Documents relating to the Exchange Offers and Consent Solicitations will only be distributed to holders of Existing DGL Notes who certify that they are (i) ‘qualified institutional buyers’ within the meaning of Rule 144A under the Securities Act of 1933, as amended (the ‘Securities Act’), or (ii) persons outside the United States that are not ‘U.S. persons’ within the meaning of Regulation S under the Securities Act (such holders, ‘Eligible Holders’). The complete terms and conditions of the Exchange Offers and the Consent Solicitations are described in the Offering Memorandum and related letter of transmittal, copies of which may be obtained by contacting Global Bondholder Services Corporation, the exchange agent and information agent in connection with the Exchange Offers and Consent Solicitations, at (866) 470-3800 (U.S. toll-free), (212) 430-3774 (banks and brokers) or by emailing email@example.com. Holders of the Existing DGL Notes may also complete and submit a letter of eligibility online at http://gbsc-usa.com/eligibility/digicel.
Holders of the Existing Notes that are U.S. persons and not qualified institutional buyers will not be able to receive such documents, but Digicel Group Limited will make alternative arrangements available to ensure that they can participate in the Consent Solicitations on a comparable basis. Such holders should contact Digicel and, after furnishing proof of their status as non-qualified institutional buyers that are US persons, will receive information about arrangements available to them.
The New Notes have not been and will not be registered under the U.S. Securities Act of 1933, as amended, and may not be offered or sold in the United States absent registration or an applicable exemption from registration requirements.
No Offer or Solicitation
This press release does not constitute an offer to sell or the solicitation of an offer to buy any securities or a solicitation of any vote of approval, nor shall it constitute an offer, solicitation or sale in any jurisdiction in which such offer, solicitation or sale is unlawful.
This press release shall not constitute an offer to purchase any securities or a solicitation of an offer to sell, or the solicitation of tenders or consents with respect to, any securities, and is issued pursuant to Rule 135c under the Securities Act. The Exchange Offers and Consent Solicitations are being made only pursuant to the Offering Memorandum and related transmittal documents and only to such persons and in such jurisdictions as is permitted under applicable law.
Forward Looking Statements
This press release contains forward-looking statements. Actual results may differ materially from those reflected in the forward-looking statements. We undertake no obligation to release publicly the result of any revisions to these forward-looking statements which may be made to reflect events or circumstances after the date hereof, including, without limitation, changes in our business or acquisition strategy or planned capital expenditures, or to reflect the occurrence of unanticipated events.

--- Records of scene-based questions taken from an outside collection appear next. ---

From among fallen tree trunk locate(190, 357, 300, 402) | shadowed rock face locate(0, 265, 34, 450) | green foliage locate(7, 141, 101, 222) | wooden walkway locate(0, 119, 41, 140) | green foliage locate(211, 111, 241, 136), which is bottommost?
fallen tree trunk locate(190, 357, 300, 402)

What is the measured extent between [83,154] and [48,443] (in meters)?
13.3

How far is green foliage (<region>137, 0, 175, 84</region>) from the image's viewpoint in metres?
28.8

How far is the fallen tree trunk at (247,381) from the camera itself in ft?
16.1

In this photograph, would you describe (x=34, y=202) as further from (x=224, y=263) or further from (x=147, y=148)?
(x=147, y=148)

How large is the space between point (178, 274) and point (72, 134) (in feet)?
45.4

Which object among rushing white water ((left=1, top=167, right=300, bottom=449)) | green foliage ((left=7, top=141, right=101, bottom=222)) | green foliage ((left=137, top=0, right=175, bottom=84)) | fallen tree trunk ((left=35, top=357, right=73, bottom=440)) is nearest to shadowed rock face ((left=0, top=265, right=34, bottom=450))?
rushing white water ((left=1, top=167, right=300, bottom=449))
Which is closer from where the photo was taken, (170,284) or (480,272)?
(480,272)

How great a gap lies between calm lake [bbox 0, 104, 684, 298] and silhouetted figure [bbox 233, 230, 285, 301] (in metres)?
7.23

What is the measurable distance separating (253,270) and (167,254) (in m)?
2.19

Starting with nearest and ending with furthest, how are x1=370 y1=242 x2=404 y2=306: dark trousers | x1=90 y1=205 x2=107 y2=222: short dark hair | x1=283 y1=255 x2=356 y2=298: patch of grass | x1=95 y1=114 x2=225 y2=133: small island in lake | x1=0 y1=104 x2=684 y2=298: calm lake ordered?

Digicel Group Limited is a limited liability exempted company incorporated under the laws of Bermuda and owned by Mr. Denis O”Brien.
Digicel Group is a total communications and entertainment provider with operations in 31 markets in the Caribbean, Central America and Asia Pacific. After 17 years of operation, total investment to date stands at over US$5 billion worldwide.
Digicel also runs a host of community-based initiatives across its markets and has set up Digicel Foundations in Haiti, Jamaica, Papua New Guinea and Trinidad and Tobago which focus on educational, cultural and social development programmes.